The Rug Merchant, Mullins's first novel, follows a middle-aged Persian man who emigrates to America but feels disconnected from everything—his adopted country, his family back in Iran—until he begins an affair with a Barnard student he meets in an airport. Fox Searchlight beat out Focus Features and one other bidder for the rights. Viking's Molly Stern acquired the book from the Aaron M. Priest Literary Agency's Molly Friedrich, who—conspiracy theorists alert—also represents McMillan.

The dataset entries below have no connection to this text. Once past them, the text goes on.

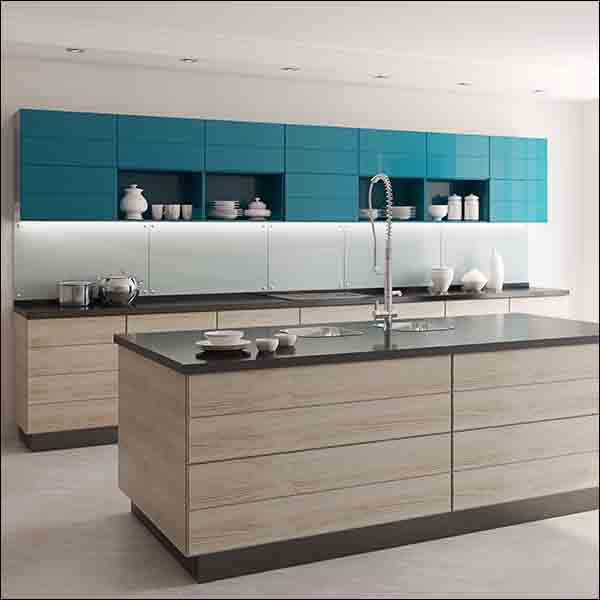 Standard Dimensions For Australian Kitchen Design
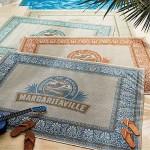 HSN, Inc. Partners To Offer Margaritaville-Inspired Products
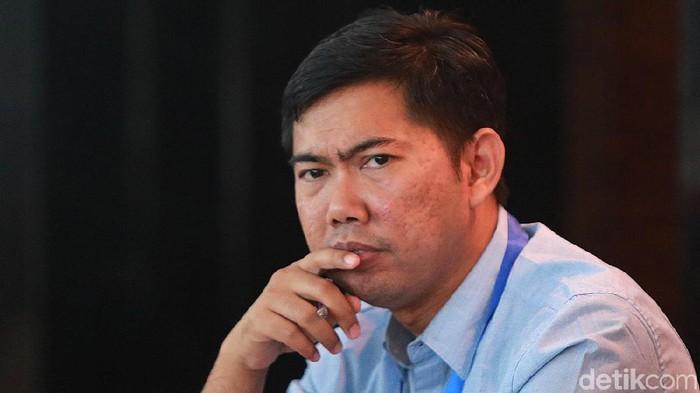 Bayu Dwi Anggono (Ari/detikcom)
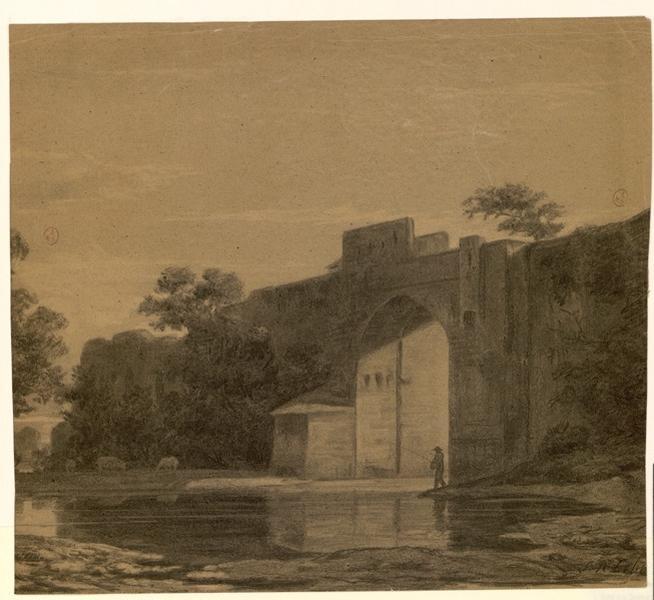 LEBIEZ Louis René : Pont des Treilles côté de la rue Saint-Jean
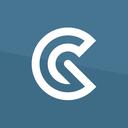 Icon for GoConqr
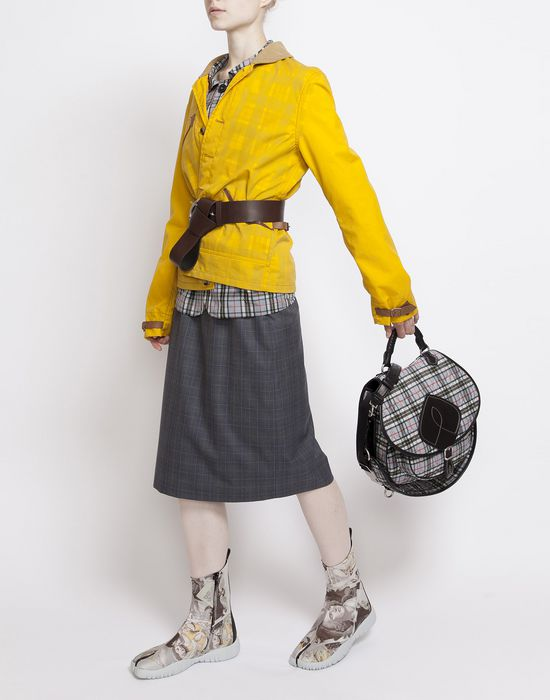 MAISON MARGIELA Look 27: Wool Check Skirt Knee length skirt D d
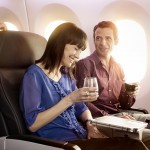 Air New Zealand Boeing 787-9 Premium Economy Cabin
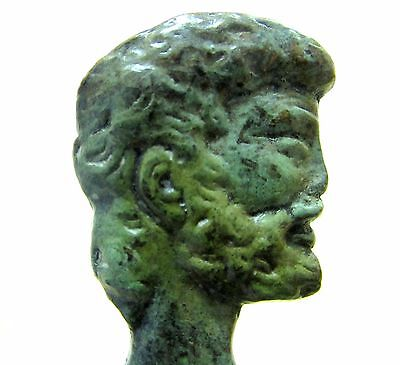 Ancient Greek Bronze Museum Statue Replica of Asclepius God Of Medicine Healing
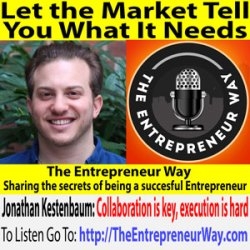 327: You Got to Let the Market Tell You What It Needs with Jonathan Kestenbaum Managing Director of Talent Tech Labs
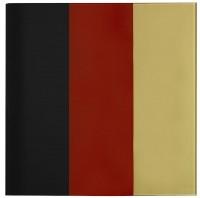 Gerhard Richter, BLACK-RED-GOLD IV, 2015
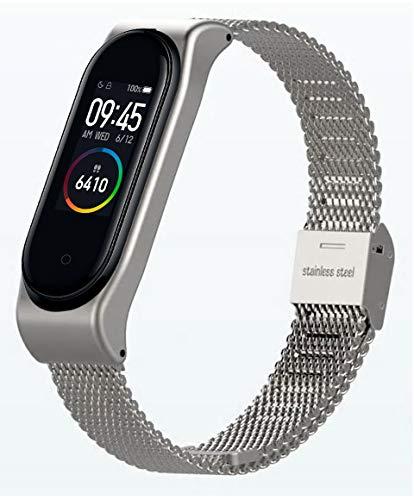 Xiaomi Mi Band 4 Smart Band AMOLED Touchscreen Activity Tracker Armband: Edelstahl Mesh Silber, inkl. Wechselarmband: Schwarz - Silikon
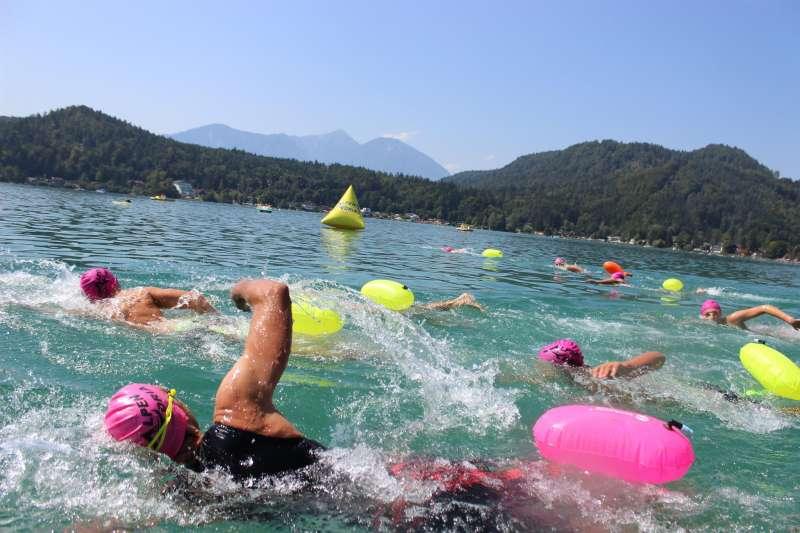 Alpe Adria Swim Cup | Klopeiner See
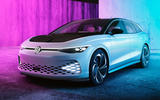 Volkswagen ID Vizzion estate concept - front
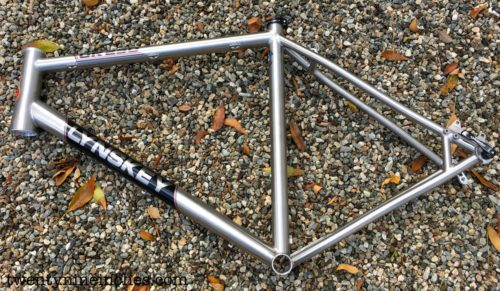 Lynskey GR250 Ti Adventure Bike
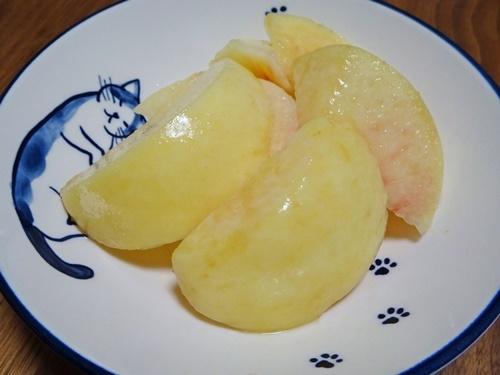 岡山の白桃♪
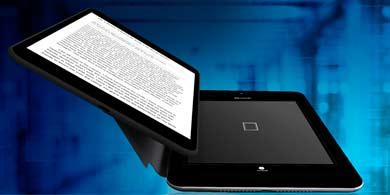 INTI y EnyeTech desarrollaron un lector electrónico cobertor para iPADs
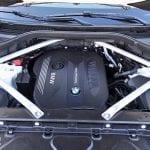 BMW X5 motor diésel 30d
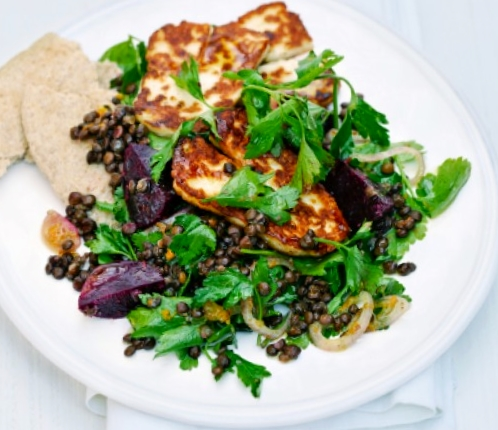 Citrus-infused lentil salad with halloumi cheese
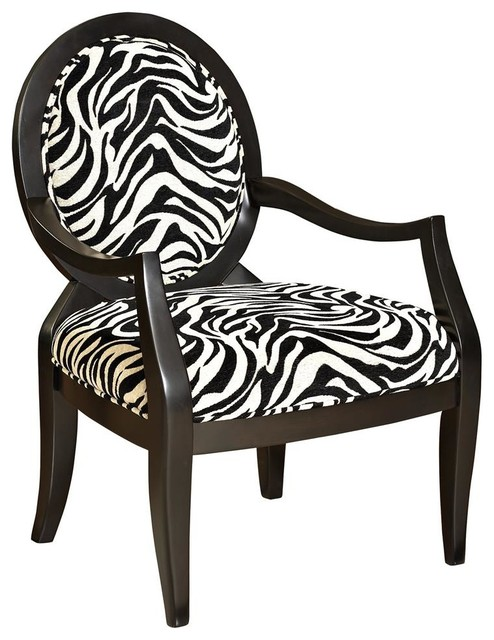 Oval Accent Chair With Zebra Print Contemporary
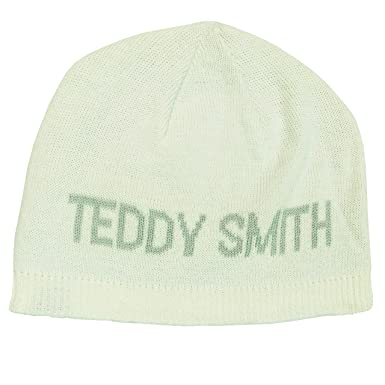 utilisation durable Site officiel belle couleur Teddy Smith Men's Fully Fashioned Pull-on Blanc Beanie Hat ...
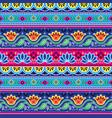 pakistani truck art seamless pattern indian art vector image vector image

Film scouts' ears perked right up upon hearing that agent SusanGolomb has a first novel by a new client on submission. Golomb, after all, represents Jonathan Franzen, whose The Corrections is a favorite among movie types. (Scott Rudin presciently acquired film rights to the manuscript, pre-Pulitzer and pre-Oprah smackdown.) So a few short hours after Thomas Mullen's The Last Town on Earth was submitted to publishers, the manuscript magically appeared in film office inboxes across town. Mullen's novel is set in 1918 in a small mill town that tries to protect itself from the raging flu epidemic sweeping the U.S. by quarantining itself from the outside world. When a soldier enters the town and is shot dead by two local guards, it sets off a chain of tragic events. One scout compared it thematically to Scott Smith's A Simple Plan (Knopf, 1993), another dark novel about a series of small decisions that quickly lead to chaos. CAA's Rich Green is handling film rights.
Update: Mike Albo, the New York actor and coauthor of The Underminer: Or, the Best Friend Who Casually Destroys Your Life has spent the past month on tour bringing his evil title character to theater audiences all over the country (see Hollywood Reader, Mar. 14). Now, if Warner Bros. has its way, the suburban multiplex crowd may also get a dose of Albo's toxic but hilarious "frenemy." The studio has just optioned the book (co-written by New York Times journalist Virginia Heffernan) for Management 360. The Warner-based producers sparked to it soon after Bloomsbury published it in February, but wanted to develop a strong take before bringing it to the studio. Bloomsbury published The Underminer in February. Rich Green brokered the film deal.